Ayalah looked around. These men didn’t appear to care in the least who or what they were attacking; they were frenzied, hurling their guttural shouts at her and at the prince, sneering their disdain. “Your Highness, they can and will attack you. Why didn’t you stay down below?”
But it was pointless to try to reason with him now. The stairway was blocked off; she must defend him up here, in the flickering light from the torches.
“I’m an excellent swordsman, Commander!” Roran shouted breathlessly. “Have no fear—I can hold my own.” He shouted something to their attackers—she’d forgotten that he could speak Hodarian—but they ignored him, swinging their weapons at him all the more forcefully.
They fought back to back, Ayalah noticing only peripherally that Roran was indeed good with a sword. She inched them toward the foremast of the ship, hoping to gain a solid barrier behind herself. Ideally, she would get Roran into a corner so she could defend him more easily, but that seemed unlikely with all the Hodarians swarming around. Fighting to defend someone was much more difficult than simply fighting: she had to watch for attackers coming at her and at Roran, she could no longer twist and whirl, limiting her movement and agility, and her attention was split between fighting and worrying that Roran might let a chance blade in and find himself skewered despite her best efforts.

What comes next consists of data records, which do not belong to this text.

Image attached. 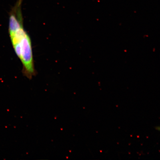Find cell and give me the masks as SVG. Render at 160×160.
<instances>
[{"label": "cell", "instance_id": "1", "mask_svg": "<svg viewBox=\"0 0 160 160\" xmlns=\"http://www.w3.org/2000/svg\"><path fill=\"white\" fill-rule=\"evenodd\" d=\"M22 0H18L9 13V33L16 54L22 65V72L31 80L36 75L31 38L25 29L22 11Z\"/></svg>", "mask_w": 160, "mask_h": 160}]
</instances>
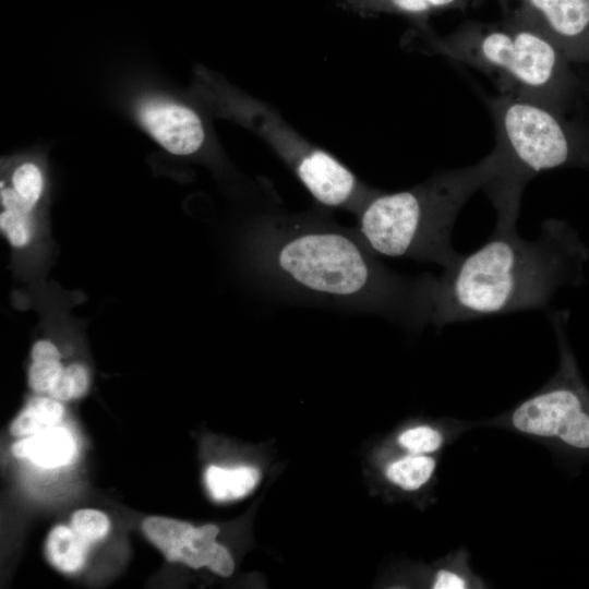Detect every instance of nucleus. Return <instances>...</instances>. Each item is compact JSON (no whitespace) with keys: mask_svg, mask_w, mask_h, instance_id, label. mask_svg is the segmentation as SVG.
Instances as JSON below:
<instances>
[{"mask_svg":"<svg viewBox=\"0 0 589 589\" xmlns=\"http://www.w3.org/2000/svg\"><path fill=\"white\" fill-rule=\"evenodd\" d=\"M31 358L32 361L61 360V353L52 341L40 339L33 345Z\"/></svg>","mask_w":589,"mask_h":589,"instance_id":"nucleus-24","label":"nucleus"},{"mask_svg":"<svg viewBox=\"0 0 589 589\" xmlns=\"http://www.w3.org/2000/svg\"><path fill=\"white\" fill-rule=\"evenodd\" d=\"M16 458L29 459L41 468H57L70 464L76 453L75 441L64 426L53 425L12 445Z\"/></svg>","mask_w":589,"mask_h":589,"instance_id":"nucleus-11","label":"nucleus"},{"mask_svg":"<svg viewBox=\"0 0 589 589\" xmlns=\"http://www.w3.org/2000/svg\"><path fill=\"white\" fill-rule=\"evenodd\" d=\"M428 39L434 52L493 77L501 94L565 115L580 100L582 83L573 63L549 37L519 17L468 21L445 36Z\"/></svg>","mask_w":589,"mask_h":589,"instance_id":"nucleus-4","label":"nucleus"},{"mask_svg":"<svg viewBox=\"0 0 589 589\" xmlns=\"http://www.w3.org/2000/svg\"><path fill=\"white\" fill-rule=\"evenodd\" d=\"M139 117L154 140L173 155H192L205 144L206 130L192 108L164 99L144 101Z\"/></svg>","mask_w":589,"mask_h":589,"instance_id":"nucleus-10","label":"nucleus"},{"mask_svg":"<svg viewBox=\"0 0 589 589\" xmlns=\"http://www.w3.org/2000/svg\"><path fill=\"white\" fill-rule=\"evenodd\" d=\"M254 262L266 284L311 301L430 323L433 275L400 276L385 267L357 228L313 213L266 215L255 230Z\"/></svg>","mask_w":589,"mask_h":589,"instance_id":"nucleus-1","label":"nucleus"},{"mask_svg":"<svg viewBox=\"0 0 589 589\" xmlns=\"http://www.w3.org/2000/svg\"><path fill=\"white\" fill-rule=\"evenodd\" d=\"M64 413L60 400L49 397H35L28 401L11 424L13 436L25 437L34 435L47 428L57 425Z\"/></svg>","mask_w":589,"mask_h":589,"instance_id":"nucleus-16","label":"nucleus"},{"mask_svg":"<svg viewBox=\"0 0 589 589\" xmlns=\"http://www.w3.org/2000/svg\"><path fill=\"white\" fill-rule=\"evenodd\" d=\"M500 169L484 189L496 216L518 217L525 185L564 167L589 171V124L507 94L488 97Z\"/></svg>","mask_w":589,"mask_h":589,"instance_id":"nucleus-5","label":"nucleus"},{"mask_svg":"<svg viewBox=\"0 0 589 589\" xmlns=\"http://www.w3.org/2000/svg\"><path fill=\"white\" fill-rule=\"evenodd\" d=\"M398 443L410 454L429 455L443 446L444 435L435 428L419 425L405 430Z\"/></svg>","mask_w":589,"mask_h":589,"instance_id":"nucleus-19","label":"nucleus"},{"mask_svg":"<svg viewBox=\"0 0 589 589\" xmlns=\"http://www.w3.org/2000/svg\"><path fill=\"white\" fill-rule=\"evenodd\" d=\"M260 481V471L250 466L223 468L209 466L205 471V484L217 502H229L244 497Z\"/></svg>","mask_w":589,"mask_h":589,"instance_id":"nucleus-14","label":"nucleus"},{"mask_svg":"<svg viewBox=\"0 0 589 589\" xmlns=\"http://www.w3.org/2000/svg\"><path fill=\"white\" fill-rule=\"evenodd\" d=\"M568 315L566 311L550 315L560 348L556 373L509 412L507 424L522 434L546 440L577 459L588 460L589 388L567 339Z\"/></svg>","mask_w":589,"mask_h":589,"instance_id":"nucleus-7","label":"nucleus"},{"mask_svg":"<svg viewBox=\"0 0 589 589\" xmlns=\"http://www.w3.org/2000/svg\"><path fill=\"white\" fill-rule=\"evenodd\" d=\"M142 528L169 562L183 563L195 569L208 567L224 577L235 569L230 553L216 541L219 529L215 525L194 527L188 521L151 516L144 519Z\"/></svg>","mask_w":589,"mask_h":589,"instance_id":"nucleus-9","label":"nucleus"},{"mask_svg":"<svg viewBox=\"0 0 589 589\" xmlns=\"http://www.w3.org/2000/svg\"><path fill=\"white\" fill-rule=\"evenodd\" d=\"M71 528L88 544L103 540L110 530L107 515L93 508H83L73 513Z\"/></svg>","mask_w":589,"mask_h":589,"instance_id":"nucleus-21","label":"nucleus"},{"mask_svg":"<svg viewBox=\"0 0 589 589\" xmlns=\"http://www.w3.org/2000/svg\"><path fill=\"white\" fill-rule=\"evenodd\" d=\"M436 461L429 455L410 454L390 462L386 477L404 490L413 491L424 485L433 476Z\"/></svg>","mask_w":589,"mask_h":589,"instance_id":"nucleus-17","label":"nucleus"},{"mask_svg":"<svg viewBox=\"0 0 589 589\" xmlns=\"http://www.w3.org/2000/svg\"><path fill=\"white\" fill-rule=\"evenodd\" d=\"M44 191V176L40 168L32 163L20 164L12 172L11 184L1 183L0 199L3 209L31 214Z\"/></svg>","mask_w":589,"mask_h":589,"instance_id":"nucleus-12","label":"nucleus"},{"mask_svg":"<svg viewBox=\"0 0 589 589\" xmlns=\"http://www.w3.org/2000/svg\"><path fill=\"white\" fill-rule=\"evenodd\" d=\"M352 10L362 14L390 13L424 19L445 10H465L471 0H344Z\"/></svg>","mask_w":589,"mask_h":589,"instance_id":"nucleus-13","label":"nucleus"},{"mask_svg":"<svg viewBox=\"0 0 589 589\" xmlns=\"http://www.w3.org/2000/svg\"><path fill=\"white\" fill-rule=\"evenodd\" d=\"M202 92L220 115L263 139L320 204L358 216L380 192L366 185L332 154L304 139L268 104L207 74L203 75Z\"/></svg>","mask_w":589,"mask_h":589,"instance_id":"nucleus-6","label":"nucleus"},{"mask_svg":"<svg viewBox=\"0 0 589 589\" xmlns=\"http://www.w3.org/2000/svg\"><path fill=\"white\" fill-rule=\"evenodd\" d=\"M470 576L460 567H447L436 572L432 581L434 589H466L471 587Z\"/></svg>","mask_w":589,"mask_h":589,"instance_id":"nucleus-23","label":"nucleus"},{"mask_svg":"<svg viewBox=\"0 0 589 589\" xmlns=\"http://www.w3.org/2000/svg\"><path fill=\"white\" fill-rule=\"evenodd\" d=\"M88 543L72 528L56 526L46 540V555L49 563L62 573L80 570L86 561Z\"/></svg>","mask_w":589,"mask_h":589,"instance_id":"nucleus-15","label":"nucleus"},{"mask_svg":"<svg viewBox=\"0 0 589 589\" xmlns=\"http://www.w3.org/2000/svg\"><path fill=\"white\" fill-rule=\"evenodd\" d=\"M63 368L60 360L32 361L27 373L29 387L35 393L49 394Z\"/></svg>","mask_w":589,"mask_h":589,"instance_id":"nucleus-22","label":"nucleus"},{"mask_svg":"<svg viewBox=\"0 0 589 589\" xmlns=\"http://www.w3.org/2000/svg\"><path fill=\"white\" fill-rule=\"evenodd\" d=\"M517 219L496 218L486 242L459 254L430 290V323L442 327L491 315L545 308L558 288L582 278L589 251L560 219L542 223L533 240L519 236Z\"/></svg>","mask_w":589,"mask_h":589,"instance_id":"nucleus-2","label":"nucleus"},{"mask_svg":"<svg viewBox=\"0 0 589 589\" xmlns=\"http://www.w3.org/2000/svg\"><path fill=\"white\" fill-rule=\"evenodd\" d=\"M486 0H471L478 4ZM505 15L529 23L572 63L589 64V0H494Z\"/></svg>","mask_w":589,"mask_h":589,"instance_id":"nucleus-8","label":"nucleus"},{"mask_svg":"<svg viewBox=\"0 0 589 589\" xmlns=\"http://www.w3.org/2000/svg\"><path fill=\"white\" fill-rule=\"evenodd\" d=\"M0 229L9 243L15 249L28 245L34 235L31 214L20 211L2 209Z\"/></svg>","mask_w":589,"mask_h":589,"instance_id":"nucleus-20","label":"nucleus"},{"mask_svg":"<svg viewBox=\"0 0 589 589\" xmlns=\"http://www.w3.org/2000/svg\"><path fill=\"white\" fill-rule=\"evenodd\" d=\"M495 148L473 165L437 172L398 192L380 190L358 214L357 230L376 254L448 267L455 220L467 201L484 191L500 169Z\"/></svg>","mask_w":589,"mask_h":589,"instance_id":"nucleus-3","label":"nucleus"},{"mask_svg":"<svg viewBox=\"0 0 589 589\" xmlns=\"http://www.w3.org/2000/svg\"><path fill=\"white\" fill-rule=\"evenodd\" d=\"M89 374L81 363L64 366L57 382L49 392V396L68 401L82 397L88 389Z\"/></svg>","mask_w":589,"mask_h":589,"instance_id":"nucleus-18","label":"nucleus"}]
</instances>
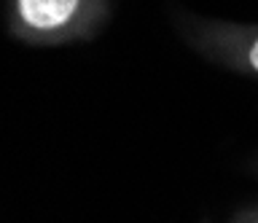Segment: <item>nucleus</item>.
I'll return each instance as SVG.
<instances>
[{
	"label": "nucleus",
	"mask_w": 258,
	"mask_h": 223,
	"mask_svg": "<svg viewBox=\"0 0 258 223\" xmlns=\"http://www.w3.org/2000/svg\"><path fill=\"white\" fill-rule=\"evenodd\" d=\"M19 17L32 30H56L68 25L78 9V0H16Z\"/></svg>",
	"instance_id": "f257e3e1"
},
{
	"label": "nucleus",
	"mask_w": 258,
	"mask_h": 223,
	"mask_svg": "<svg viewBox=\"0 0 258 223\" xmlns=\"http://www.w3.org/2000/svg\"><path fill=\"white\" fill-rule=\"evenodd\" d=\"M250 65L258 70V41H255V46H253V51H250Z\"/></svg>",
	"instance_id": "f03ea898"
}]
</instances>
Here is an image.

Roran’s clothing clearly identified him as some kind of nobility. The prince had taken the time to get fully dressed, and he wore a plate armor vest with leather trousers and fur-trimmed boots. His clothing was telling, but at least it was practical—she felt at least a small degree of comfort in knowing that he wouldn’t get speared quite as easily, despite being a much more gaudy, noticeable target.
She gritted her teeth, shook her head to clear the snow from it, and focused her thoughts on her swords. She wasn’t a warrior holding and wielding weapons; she was the swords, spinning and slicing and glistening with the blood of her enemies. The cold stung her cheeks as she parried a blow with her left-hand sword and lunged with her right. Forward, back, parry, slice, turn, block, swing, lunge, dodge, stab, twist. The bodies kept coming, and she kept cutting them down.
The coating of snow on the deck was much thicker now. Her steps began to crunch in the snow.
A soft thunk and a gurgle behind her made her turn. Roran stood there, sword in hand, his eyes wide in disbelief at the arrow that was lodged in his neck. He stumbled and then slumped, slowly, to the ground.